Sally Sassy, one of your best customer service representatives, posts pictures on her Facebook page that show her drunk, in a skimpy bikini and kissing many different men, even though she is married. Several of your customers are her “friends” on Facebook.

Derek Downer, likes to post negative comments on My Space about everything, including his job with your company as a bookkeeper. He often talks about how he hates his boss, disapproves of his coworkers, and thinks your company’s latest project is doomed.

Gail Gossip has a personal blog where she chronicles all of her feelings about work, including stories about her coworkers’ professional and personal struggles. Her blog is open to anyone who wants to read it.

Hayden the Human Resources director at your business uses Linked In to network with others in your industry, including finding well-qualified candidates for openings at your company.

All of these employees are using social media on the internet, in some ways that benefit your company but in other ways that can damage your business’ reputation or even your profits.

As the employer, you can adopt a policy to instruct your employees as to which posts on the internet are appropriate and professional and which are not. The only legal restriction comes from the National Labor Relations Board, which prohibits employers from adopting policies that restrain employees from engaging in concerted activity or from forming unions. The NLRB says that you cannot impose blanket restrictions, such as “employees cannot post any negative comments about this company.” Employees are free to discuss salaries, working conditions or terms of employment in person or on the internet.

However, you can expect your employees to use good judgment on the internet. You can direct your employees to protect your company’s trade secrets and confidential business information. You can prohibit the use of your logo. You can also require them to be professional and respectful towards your customers and your other employees. You can require them to get the permission of others before mentioning them on the internet as a way of protecting the privacy of your other employees, vendors and customers who might be appalled to find their personal business posted without their permission.
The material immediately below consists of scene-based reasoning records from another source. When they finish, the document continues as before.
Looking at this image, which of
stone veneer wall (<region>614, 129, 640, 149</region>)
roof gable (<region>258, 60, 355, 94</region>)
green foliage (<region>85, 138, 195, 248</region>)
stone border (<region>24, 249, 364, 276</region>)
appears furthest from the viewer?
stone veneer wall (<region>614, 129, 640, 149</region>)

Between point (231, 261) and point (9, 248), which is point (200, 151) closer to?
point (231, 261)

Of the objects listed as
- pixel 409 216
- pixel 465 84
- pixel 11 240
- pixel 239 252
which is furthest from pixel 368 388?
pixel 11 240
You can also remind employees that your other policies should not be violated on the internet. For example, an employee who posts sexual comments on a coworker’s blog or Facebook page may be violating your company sexual harassment policy and can be disciplined for that. Your company ethics and values policies may also prohibit certain inappropriate actions.

You can also limit the use of company computers, networks and company time for social media activity. You do not have to allow your employees to spend hours per day on your business computer updating their personal blogs.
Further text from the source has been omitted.